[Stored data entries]
↓↓↓

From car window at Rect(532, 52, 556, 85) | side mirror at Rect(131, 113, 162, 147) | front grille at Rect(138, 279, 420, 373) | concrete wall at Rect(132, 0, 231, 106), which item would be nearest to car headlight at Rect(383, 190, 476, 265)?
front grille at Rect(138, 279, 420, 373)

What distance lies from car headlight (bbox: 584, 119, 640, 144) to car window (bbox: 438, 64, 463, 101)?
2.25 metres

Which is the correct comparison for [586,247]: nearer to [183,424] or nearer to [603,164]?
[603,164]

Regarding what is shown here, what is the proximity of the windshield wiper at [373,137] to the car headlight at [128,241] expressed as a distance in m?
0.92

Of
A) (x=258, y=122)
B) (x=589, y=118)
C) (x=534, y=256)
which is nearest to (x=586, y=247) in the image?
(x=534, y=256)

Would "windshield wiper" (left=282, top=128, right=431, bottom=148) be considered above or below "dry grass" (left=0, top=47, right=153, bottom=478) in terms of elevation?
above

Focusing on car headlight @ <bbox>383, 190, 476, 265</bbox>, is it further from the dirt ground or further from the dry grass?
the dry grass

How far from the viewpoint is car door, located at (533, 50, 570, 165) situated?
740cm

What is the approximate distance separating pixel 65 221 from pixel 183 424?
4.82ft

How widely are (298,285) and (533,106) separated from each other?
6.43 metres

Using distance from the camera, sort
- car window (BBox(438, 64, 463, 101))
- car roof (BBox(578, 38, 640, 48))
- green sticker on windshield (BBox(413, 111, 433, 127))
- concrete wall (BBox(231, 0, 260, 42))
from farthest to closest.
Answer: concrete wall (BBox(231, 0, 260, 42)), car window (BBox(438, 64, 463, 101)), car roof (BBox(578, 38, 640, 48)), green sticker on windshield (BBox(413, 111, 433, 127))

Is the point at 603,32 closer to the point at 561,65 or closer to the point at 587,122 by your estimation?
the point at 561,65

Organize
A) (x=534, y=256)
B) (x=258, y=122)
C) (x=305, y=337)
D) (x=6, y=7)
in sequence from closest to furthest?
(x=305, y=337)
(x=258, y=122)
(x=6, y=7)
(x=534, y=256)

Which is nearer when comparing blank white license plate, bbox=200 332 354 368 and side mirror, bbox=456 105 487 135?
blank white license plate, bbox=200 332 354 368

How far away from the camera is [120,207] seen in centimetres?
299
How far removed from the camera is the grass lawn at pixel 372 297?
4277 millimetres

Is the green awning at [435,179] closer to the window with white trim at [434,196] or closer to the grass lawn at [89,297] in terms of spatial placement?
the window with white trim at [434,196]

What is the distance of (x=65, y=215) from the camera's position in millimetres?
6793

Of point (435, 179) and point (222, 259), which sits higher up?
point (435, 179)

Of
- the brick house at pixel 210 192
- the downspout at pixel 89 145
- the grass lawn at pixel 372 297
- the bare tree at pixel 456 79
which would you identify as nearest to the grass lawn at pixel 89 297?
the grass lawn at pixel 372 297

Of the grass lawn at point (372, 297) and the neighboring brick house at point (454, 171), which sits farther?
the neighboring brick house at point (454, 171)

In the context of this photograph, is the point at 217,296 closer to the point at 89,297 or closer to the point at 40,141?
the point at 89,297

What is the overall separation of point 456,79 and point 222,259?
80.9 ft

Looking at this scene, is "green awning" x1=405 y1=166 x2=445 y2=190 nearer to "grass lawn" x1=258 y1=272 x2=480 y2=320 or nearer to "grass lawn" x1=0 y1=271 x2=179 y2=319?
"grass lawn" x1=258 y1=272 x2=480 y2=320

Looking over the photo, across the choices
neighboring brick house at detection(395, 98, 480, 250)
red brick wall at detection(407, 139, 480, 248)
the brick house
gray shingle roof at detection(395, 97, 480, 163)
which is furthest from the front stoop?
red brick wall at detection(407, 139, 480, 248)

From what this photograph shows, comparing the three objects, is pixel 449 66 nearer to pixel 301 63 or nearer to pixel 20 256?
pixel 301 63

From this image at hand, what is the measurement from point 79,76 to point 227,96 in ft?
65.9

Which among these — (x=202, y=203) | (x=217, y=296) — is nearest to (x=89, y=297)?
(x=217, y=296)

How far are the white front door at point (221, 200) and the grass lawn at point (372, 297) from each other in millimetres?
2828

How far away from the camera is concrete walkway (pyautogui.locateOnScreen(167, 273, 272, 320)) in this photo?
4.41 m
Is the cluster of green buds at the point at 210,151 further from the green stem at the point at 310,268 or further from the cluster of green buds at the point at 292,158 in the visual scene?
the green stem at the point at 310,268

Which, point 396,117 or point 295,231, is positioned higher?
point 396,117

↑↑↑

Give back everything from the line containing "How far are" down to the end of the entries, copied word for word.

How far are the white front door at point (221, 200) and the grass lawn at point (372, 297) from each other in millimetres?
2828

How far away from the camera is concrete walkway (pyautogui.locateOnScreen(167, 273, 272, 320)) in this photo?
4.41 m
Is the cluster of green buds at the point at 210,151 further from the green stem at the point at 310,268 or further from the cluster of green buds at the point at 292,158 in the visual scene?
the green stem at the point at 310,268

Which, point 396,117 or point 295,231, is positioned higher?
point 396,117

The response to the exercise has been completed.